Given passage
Has the breaking of the Atlantic Telegraph Cable thrown doubt upon the possibility of its being hereafter safely laid? is a question in which the public feel considerable interest. After carefully reading a great deal that has been written on the point, and giving the subject our best consideration, we are of opinion that it has not.

The cause and mode of the disaster are easily stated. It seems that while the Niagara was proceeding steadily and safely, paying out the cable at the rate of about four miles an hour, one of the engineers thought it was going out too fast, and in order to check it applied the brakes to the drums over which it was passing. Just at this moment the stern of the vessel, from which the cable was being paid over, was in the trough of the waves. The next instant the stern rose on the surface of a wave, thus straining the cable—when it suddenly parted. The cable, by experiments, had been proved equal to bearing uninjured a strain of four tons; its weight per mile was six tons. Allowing there to have been three miles length pending between the ship’s deck and the bottom of the sea, to stop the paying out was equivalent to placing nearly 18 tons—the weight of the quantity pending in the water—strain on the cable.

The opinions expressed by the press are various and contradictory as to how the disaster might have been prevented. The New York Times thinks it “apparent enough now that the true plan will be to let the Cable run out as rapidly as possible, without making any attempt to check it, at least until the ship has been stopped. The utility of the brake apparatus in any event is extremely doubtful,—while it is evidently a prominent source of danger.” The Evening Post considers that “if the steamer had sailed a little slower, or had the cable been permitted to run freely, it would not have broken.” The Herald believes that “if the speed of the vessel had been increased, instead of the descent of the cable being suddenly arrested, there is every probability that the fleet would be at this hour in Newfoundland, and the greatest feat ever attempted would have been triumphantly accomplished.”

There is some truth in all these theories, though none of them seem to grasp the whole matter. The remote cause of the disaster was the inadequate length of the cable. Only a few hundred miles had been allowed for divergencies, beyond the length of a straight line drawn from Ireland to Newfoundland. This allowance was much too small—one thousand miles extra is the least that should have been manufactured. Owing to the shortness of the cable the engineer was forced to put on the brakes. He dared not let the cable pay itself out so fast, for, owing to the drift of the waves, it was evidently laying itself in a curve instead of in a straight line. Hence three miles or more of cable would have been required for every two miles of the vessel’s sailing; and the whole would have been exhausted long before the fleet reached Newfoundland. The engineer’s idea in applying the brakes was that he could straighten the cable, and compel it to follow rigidly in the vessel’s course, instead of which as a moment’s reflection should have told him, he was throwing on the cable more of its own weight than it could bear. Had not the brakes been applied, and had the vessel continued to pay out the cable freely, the probability is that a still more mortifying failure would have occurred towards the last, by the premature exhaustion of the entire length.

It would have been of very little consequence whether the vessel was stopped or its speed increased. Neither of these expedients would have prevented the cable from paying out curvilinearly. The mistake all along was in supposing that, in calm or storm, the cable would lay right in the track of the ship, or that if not it could be straightened by applying the breaks. We do not despair of the success of another attempt, if it be conducted upon the theory that the cable cannot bear the weight of so much of its length as hangs between the ship’s deck and the ocean’s bottom, and therefore that the breaks must in no case be used, nor the paying out suspended. If this fact be borne in mind, and sufficient length be provided to allow of the divergencies which the drift of the water in any direction may cause, there is nothing in the recent disaster to discourage our hopes of the junction of the two hemispheres.

Brief 1
Retype the stretch of the passage on the Atlantic cable from "Has the breaking" through "it has not.".
The rows that come next are unrelated to the passage on the Atlantic cable.

[Stored entries]
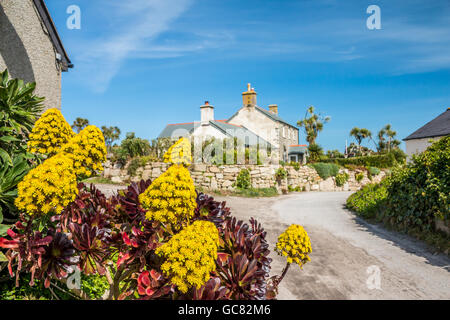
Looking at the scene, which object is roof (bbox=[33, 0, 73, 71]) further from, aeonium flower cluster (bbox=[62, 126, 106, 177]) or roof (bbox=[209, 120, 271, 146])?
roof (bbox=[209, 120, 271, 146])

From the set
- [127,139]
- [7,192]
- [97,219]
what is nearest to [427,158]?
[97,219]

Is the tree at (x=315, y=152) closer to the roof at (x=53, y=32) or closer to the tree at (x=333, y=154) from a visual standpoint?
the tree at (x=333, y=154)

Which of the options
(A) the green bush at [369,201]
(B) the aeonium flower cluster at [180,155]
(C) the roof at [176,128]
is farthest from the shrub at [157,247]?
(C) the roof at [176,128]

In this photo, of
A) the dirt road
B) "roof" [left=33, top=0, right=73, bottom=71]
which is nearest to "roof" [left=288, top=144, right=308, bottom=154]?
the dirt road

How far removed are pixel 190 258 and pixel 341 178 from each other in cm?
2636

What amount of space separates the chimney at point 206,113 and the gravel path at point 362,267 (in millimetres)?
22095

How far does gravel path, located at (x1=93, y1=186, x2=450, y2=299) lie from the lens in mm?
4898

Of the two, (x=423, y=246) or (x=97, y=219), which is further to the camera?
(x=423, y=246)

---

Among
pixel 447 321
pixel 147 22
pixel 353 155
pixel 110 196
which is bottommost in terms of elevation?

Brief 2
Show every line of the rows that contains the word "tree".

Complete output 1
Has the breaking of the Atlantic Telegraph Cable thrown doubt upon the possibility of its being hereafter safely laid? is a question in which the public feel considerable interest. After carefully reading a great deal that has been written on the point, and giving the subject our best consideration, we are of opinion that it has not.

Complete output 2
Is the tree at (x=315, y=152) closer to the roof at (x=53, y=32) or closer to the tree at (x=333, y=154) from a visual standpoint?
the tree at (x=333, y=154)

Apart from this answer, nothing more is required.